Step 1. Graph the parent function $$y ={\log}_3(x)$$. Landmarks are: vertical asymptote $$x=0$$, and key points: $$x$$-intercept, $$(1,0)$$,  $$(3,1)$$ and $$(\tfrac{1}{3}, -1)$$. Additional points using $$3^y=x$$ are $$(9,2)$$ and $$(27,3)$$.

Step 2. Transformation on the graph of $$y$$ needed to obtain the graph of $$f(x)$$ is: shift down 2 units.

Step 3. Shifting down 2 units means the new $$y$$ coordinates are found by subtracting $$2$$ from the old $$y$$ coordinates. Therefore,

• The vertical asymptote for the translated function $$f$$ is still $$x=0$$.
• The key points for the translated function $$f$$ are $$(1,−2)$$, $$(3,−1)$$, and $$\left(\frac{1}{3},−3\right)$$. Additional points are $$9, 0)$$ and $$27,1)$$.

The domain is $$(0,\infty)$$, the range is $$(−\infty,\infty)$$,and the vertical asymptote is $$x=0$$.

Try It $$\PageIndex{4}$$

Sketch a graph of $$f(x)={\log}_2(x)+2$$ alongside its parent function. Include the key points and asymptote on the graph. State the domain, range, and asymptote.

The domain is $$(0,\infty)$$, the range is $$(−\infty,\infty)$$, and the vertical asymptote is $$x=0$$.

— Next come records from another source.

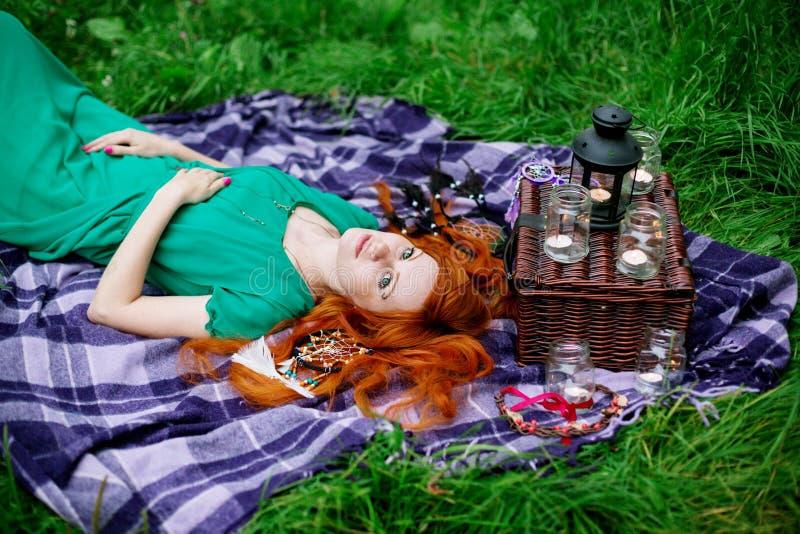 Kreatives Porträt der roten Haarfrau stockfoto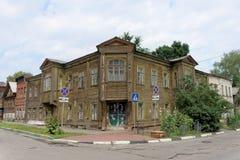 Nizhny Novgorod russia - Juli 14 2016 Gammal bostads- två-våning trähus på den Slavyanskaya gatan 4A Royaltyfri Foto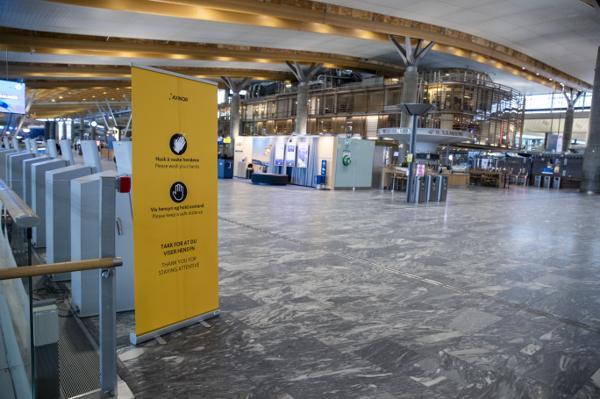 Smitteverninformasjon i avgangshallen på Gardermoen. Foto: Terje Pedersen / NTB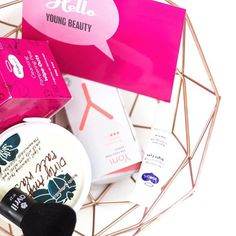 The 'Save the world Beautybox' is a box where you can choose your products for only €15. This unique and creative box is the idea of @youngbeautynl and contains only natural products! 💚🌿 now on the blog my own personalised box 💚 link in bio #natural #vegan #animalcrueltyfree #naturalcosmetics #youngbeauty #beautybox #savetheworld #review #blogger #dutchblogger #influencer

### Graphing a Horizontal Shift

When a constant $$c$$ is added to the input of the parent function $$f(x)={\log}_b(x)$$, the result is a horizontal shift $$c$$ units in the opposite direction of the sign on $$c$$. To visualize horizontal shifts, we can observe the general graph of the parent function $$f(x)={\log}_b(x)$$ and for $$c>0$$ alongside the shift left, $$g(x)={\log}_b(x+c)$$, and the shift right, $$h(x)={\log}_b(x−c)$$. See Figure $$\PageIndex{5}$$.

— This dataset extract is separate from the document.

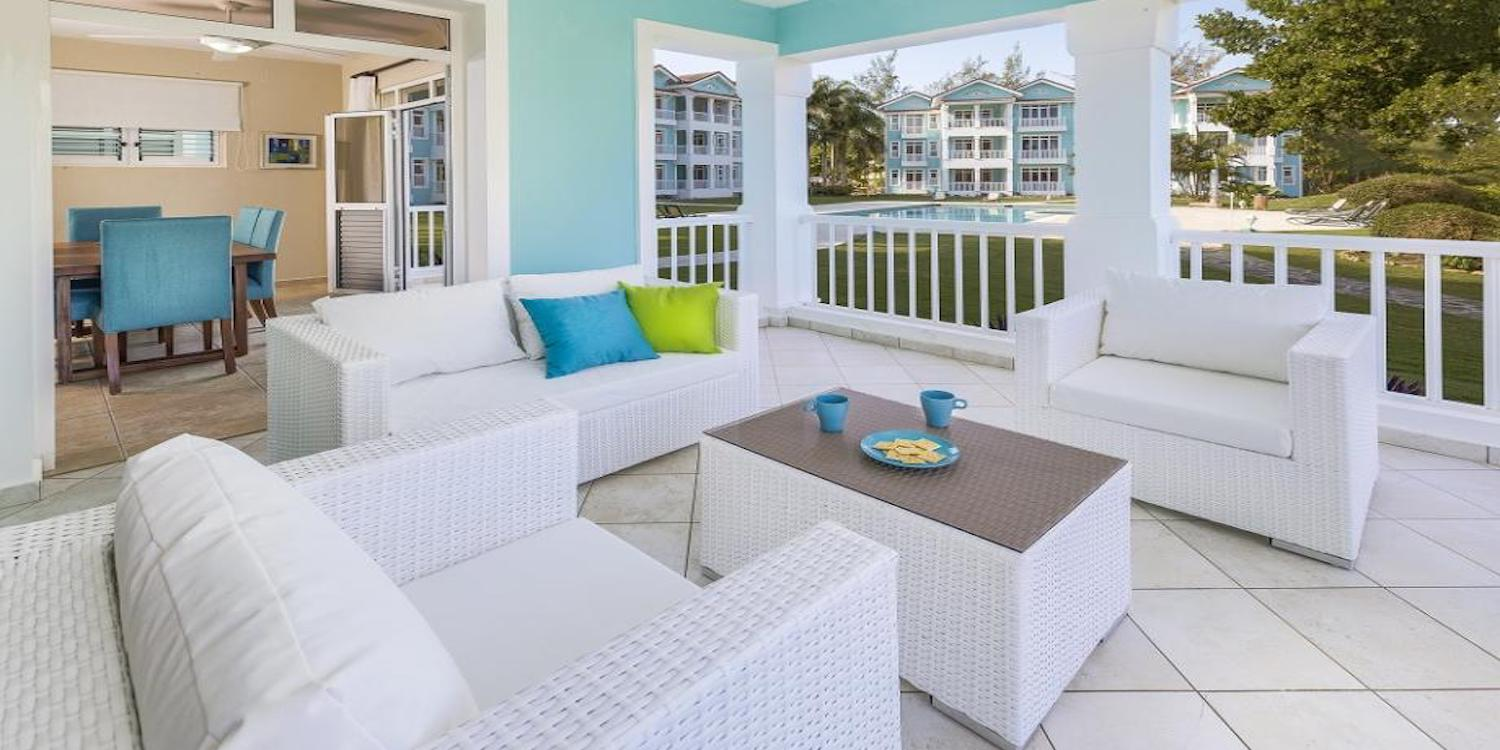 Beach Condo Fully furnished & spacious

HORIZONTAL SHIFTS OF THE PARENT FUNCTION $$y = log_b(x)$$

For any constant $$c$$, the function $$f(x)={\log}_b(x+c)$$

• shifts the parent function $$y={\log}_b(x)$$ left $$c$$ units if $$c>0$$.
• shifts the parent function $$y={\log}_b(x)$$ right $$c$$ units if $$c<0$$.

The new $$x$$ coordinates are equal to $$x - c$$.

Example $$\PageIndex{5}$$: Graphing a Horizontal Shift of the Parent Function $$y = log_b(x)$$

Sketch the horizontal shift $$f(x)={\log}_3(x−2)$$ alongside its parent function. Include the key points and asymptotes on the graph. State the domain, range, and asymptote.

Solution

Step 1. Graph the parent function $$y ={\log}_3(x)$$. Landmarks are: vertical asymptote $$x=0$$, and key points: x-intercept, $$(1,0)$$,  $$(3,1)$$ and $$(\tfrac{1}{3}, -1)$$

Step 2. Transformation on the graph of $$y$$ needed to obtain the graph of $$f(x)$$ is: shift right 2 units.

Step 3. Shifting right 2 units means the new $$x$$ coordinates are found by adding $$2$$ to the old $$x$$ coordinates. Therefore,

• The vertical asymptote for the translated function $$f$$ is $$x=0+2)$$ or $$x=2$$.
• The key points for the translated function $$f$$ are $$(3,0)$$, $$(5,1)$$, and $$\left(\frac{7}{3},−1\right)$$.

The domain is $$(2,\infty)$$,the range is $$(−\infty,\infty)$$,and the vertical asymptote is $$x=2$$.

Try It $$\PageIndex{5}$$

Sketch a graph of $$f(x)={\log}_3(x+4)$$ alongside its parent function. Include the key points and asymptotes on the graph. State the domain, range, and asymptote.

The domain is $$(−4,\infty)$$, the range $$(−\infty,\infty)$$, and the asymptote $$x=–4$$.

### Graphing Reflections

When the parent function $$f(x)={\log}_b(x)$$ is multiplied by $$−1$$,the result is a reflection about the $$x$$-axis. When the input is multiplied by $$−1$$, the result is a reflection about the $$y$$-axis. To visualize reflections, we restrict $$b>1$$, and observe the general graph of the parent function $$f(x)={\log}_b(x)$$ alongside the reflection about the $$x$$-axis, $$g(x)=−{\log}_b(x)$$ and the reflection about the $$y$$-axis, $$h(x)={\log}_b(−x)$$.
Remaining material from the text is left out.